— start of STORED ROWS —
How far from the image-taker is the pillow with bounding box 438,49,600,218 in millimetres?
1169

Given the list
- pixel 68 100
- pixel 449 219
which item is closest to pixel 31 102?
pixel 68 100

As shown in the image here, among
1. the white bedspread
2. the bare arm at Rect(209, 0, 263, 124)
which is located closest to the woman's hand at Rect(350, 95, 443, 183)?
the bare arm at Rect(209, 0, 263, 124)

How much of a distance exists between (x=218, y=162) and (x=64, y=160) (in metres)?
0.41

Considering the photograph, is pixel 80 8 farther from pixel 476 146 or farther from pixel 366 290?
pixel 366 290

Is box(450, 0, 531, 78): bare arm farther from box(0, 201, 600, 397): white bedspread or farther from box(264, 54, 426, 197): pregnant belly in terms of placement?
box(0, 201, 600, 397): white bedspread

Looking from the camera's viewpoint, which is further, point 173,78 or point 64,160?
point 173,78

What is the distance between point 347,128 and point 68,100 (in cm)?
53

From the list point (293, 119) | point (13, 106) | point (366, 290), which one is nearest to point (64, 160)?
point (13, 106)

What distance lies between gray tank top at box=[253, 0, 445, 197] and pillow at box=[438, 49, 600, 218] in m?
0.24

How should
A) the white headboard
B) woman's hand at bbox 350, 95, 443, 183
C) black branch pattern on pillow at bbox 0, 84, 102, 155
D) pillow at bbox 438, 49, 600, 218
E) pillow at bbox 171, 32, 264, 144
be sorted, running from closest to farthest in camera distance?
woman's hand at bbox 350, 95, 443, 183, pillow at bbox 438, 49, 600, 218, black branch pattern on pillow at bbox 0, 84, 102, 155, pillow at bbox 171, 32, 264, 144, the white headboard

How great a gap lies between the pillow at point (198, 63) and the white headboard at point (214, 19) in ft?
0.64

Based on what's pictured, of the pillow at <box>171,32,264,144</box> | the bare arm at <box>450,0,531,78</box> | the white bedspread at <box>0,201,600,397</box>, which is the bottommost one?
— end of STORED ROWS —
Copy everything from the line containing "How much of" down through the line containing "woman's hand at bbox 350, 95, 443, 183, pillow", swapping "camera" for "viewer" and leaving all else unchanged.

» RESULT BELOW
How much of a distance exists between (x=218, y=162) and (x=64, y=160) (in metres)?
0.41

Considering the photograph, is pixel 80 8 farther from pixel 476 146 or farther from pixel 366 290?
pixel 366 290

Is box(450, 0, 531, 78): bare arm farther from box(0, 201, 600, 397): white bedspread or farther from box(264, 54, 426, 197): pregnant belly in terms of placement?
box(0, 201, 600, 397): white bedspread

Looking from the viewer's viewpoint, which is further, point 173,78 or point 64,160?
point 173,78

What is the distance between point 347,128 and point 68,100 (in cm)?
53

From the list point (293, 119) | point (13, 106) | point (366, 290), which one is nearest to point (64, 160)?
point (13, 106)

What distance lies between gray tank top at box=[253, 0, 445, 197] and pillow at box=[438, 49, 600, 218] in m?
0.24

How should
A) the white headboard
B) woman's hand at bbox 350, 95, 443, 183
C) black branch pattern on pillow at bbox 0, 84, 102, 155
D) pillow at bbox 438, 49, 600, 218
E) pillow at bbox 171, 32, 264, 144
be sorted, running from closest to farthest in viewer distance?
woman's hand at bbox 350, 95, 443, 183, pillow at bbox 438, 49, 600, 218, black branch pattern on pillow at bbox 0, 84, 102, 155, pillow at bbox 171, 32, 264, 144, the white headboard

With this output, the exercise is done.